偶然にも校舎裏の倉庫から図書室と書かれた木製プレートを発見し、新たなミステリーも発掘したが、本来の目的から外れるため、これはスルーしました。

その後、推定した場所で調査範囲を狭めつつ、現場検証を実施。

その折、不自然に設置された杭と半径1メートル内の盛土に注目。杭は腐食が進み、白い塗料が剥離していましたが、苦戦しながらも「昭和五・・」という文字を目視でき、タイムカプセルの目印であることを確信しました。

数週間ほどで調査は終了し、独自に特定した場所に、タイムカプセルは埋められていると結論付けたのであります。

そうして、タイムカプセルの存在と場所を知る唯一の生徒となりました。

タイムカプセルの存在を知っている人はいるものの、場所は非公開である方がセキュリティ上、望ましいと考えました。

他方で、本件は個人的調査であることタイムカプセルの存在については小学校側は知っていると思い、特にそれ以上のアクションは起こしませんでした。

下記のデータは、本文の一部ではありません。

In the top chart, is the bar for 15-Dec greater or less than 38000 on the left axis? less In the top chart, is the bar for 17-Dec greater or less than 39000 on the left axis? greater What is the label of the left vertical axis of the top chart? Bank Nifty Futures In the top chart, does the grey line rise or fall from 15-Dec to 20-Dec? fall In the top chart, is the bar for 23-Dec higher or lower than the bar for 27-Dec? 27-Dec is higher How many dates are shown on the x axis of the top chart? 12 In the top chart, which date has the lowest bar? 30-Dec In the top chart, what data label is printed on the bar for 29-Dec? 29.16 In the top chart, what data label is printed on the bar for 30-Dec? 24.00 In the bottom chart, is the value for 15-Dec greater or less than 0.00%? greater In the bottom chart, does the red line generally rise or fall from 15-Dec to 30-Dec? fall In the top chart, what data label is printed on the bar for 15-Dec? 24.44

平成12年(2000年)、保土ケ谷小学校は現在の神戸町に移転

元の場所(月見台)は完全に閉鎖されることになりました。

当時、身内などにこの小学校に通う者がおり、小学校側の認識を確認したところ、在ろう事かタイムカプセルの存在を把握している様子はありませんでした。

学校移転後は、元の敷地は小学校管理ではなくなるため、恒久的に封印される若しくは法的に開封が難しくなることが考えられます。

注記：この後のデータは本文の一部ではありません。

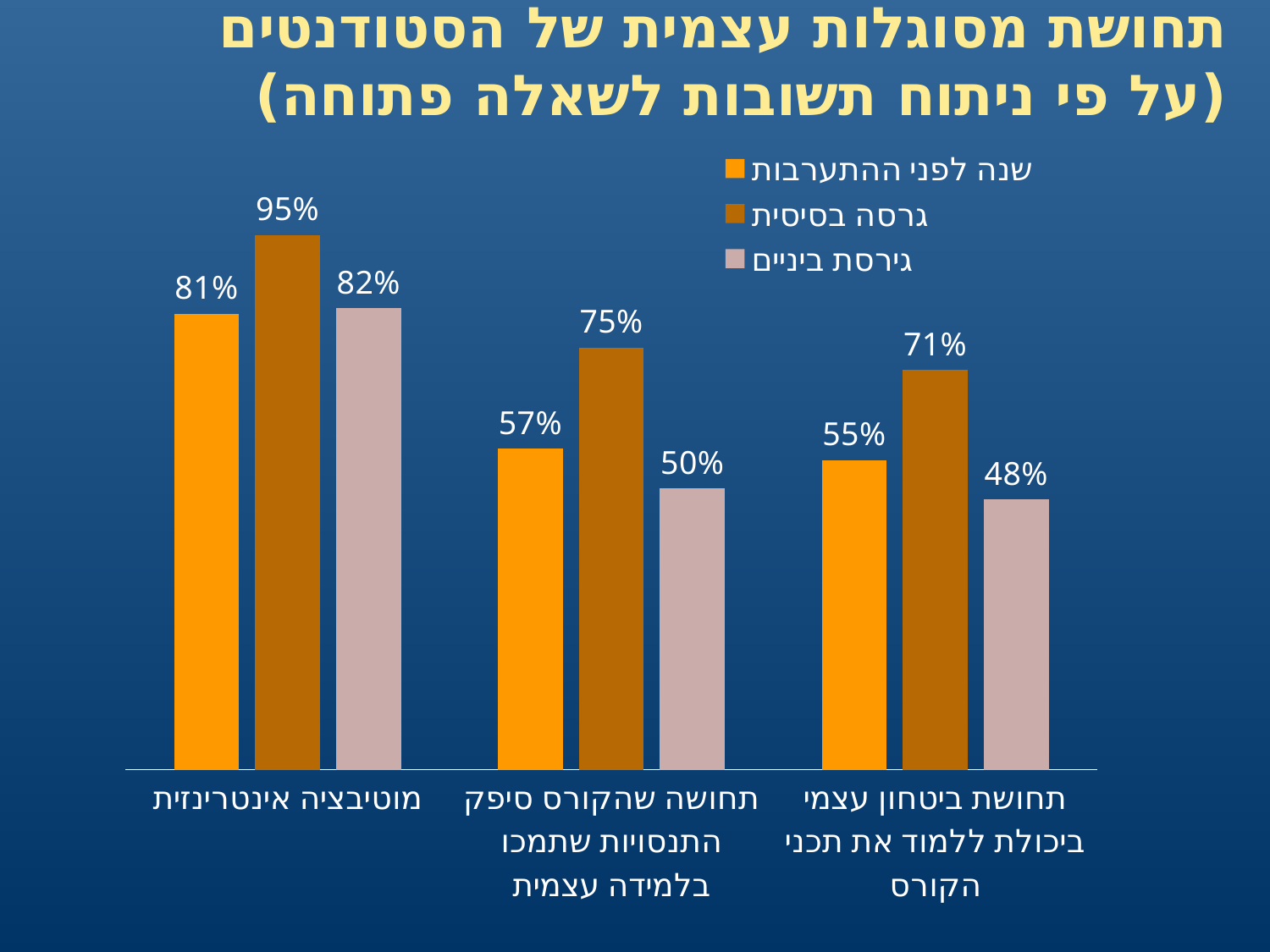
What kind of chart is shown on the slide? Bar chart What is the value for "גרסה בסיסית" in the "מוטיבציה אינטרינזית" category? 95% How many series does the legend list? 3 Which series is shown in orange in the legend? שנה לפני ההתערבות Which category has the highest value for the "גרסה בסיסית" series? מוטיבציה אינטרינזית What is the difference between the "גרסה בסיסית" and "גירסת ביניים" values in the "מוטיבציה אינטרינזית" category? 13% How many categories are shown on the x axis? 3 Which category has the lowest value for the "גירסת ביניים" series? תחושת ביטחון עצמי ביכולת ללמוד את תכני הקורס What is the difference between the "גרסה בסיסית" and "שנה לפני ההתערבות" values in the "תחושה שהקורס סיפק התנסויות שתמכו בלמידה עצמית" category? 18% What is the value for "שנה לפני ההתערבות" in the "תחושת ביטחון עצמי ביכולת ללמוד את תכני הקורס" category? 55% In the "תחושת ביטחון עצמי ביכולת ללמוד את תכני הקורס" category, which is larger: "שנה לפני ההתערבות" or "גירסת ביניים"? שנה לפני ההתערבות What is the value for "גירסת ביניים" in the "תחושה שהקורס סיפק התנסויות שתמכו בלמידה עצמית" category? 50%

平成13年(2001年)、タイムカプセル開封まで残すところ1年

当時高校2年生だった志田は「保土ケ谷小学校におけるタイムカプセル開封予定と保護に関するお願い」と題したメールを作成。

これが最終手段かつ有効的方法と考え、保土ケ谷区役所の区民相談窓口にメール連絡。

実は前年に「市民から提案」というインターネットを使った横浜市長への提案コーナーを使い「横浜市営地下鉄初乗り運賃値下げのお願い」(別記事にて紹介)と題した要望をメールで送っており、その時に覚えた要領でやりとりを始めました。

その後、役所と何度かメールのやり取りをさせて頂く中で、以前に特定したタイムカプセルの具体的な場所についても提示させて頂きました。

結果、区役所側からタイムカプセル開封時の小学校跡地の解錠と保護を確約しました。

平成14年(2002年)、遂に迎えた開封予定の年

役所からメールが届きました。開封して中身を確認してみると、そこにはタイムカプセルを無事に開封したとの報告と御礼の言葉が書かれていました。

それは、平成7年(1995年)に独自調査による場所の特定に成功してから7年後のことであります。

この活動を通し、行政に対するアプローチの有効性と一市民として活動の可能性を体験することができたのです。

実績

平成13年(2001年)
「保土ケ谷小学校におけるタイムカプセル開封予定と保護に関するお願い」

まちづくりエージェントSIDE BEACH CITY.として

私たち、まちづくりエージェント SIDE BEACH CITY.では、大小様々な提案活動や改善運動を行っております。

すぐ足元にあることから遠い未来で実現可能なことまで実に幅広いです。

日常の些細な気付きやあるようでなかったものなど、ミクロな視点から始まるまちづくりを考えています。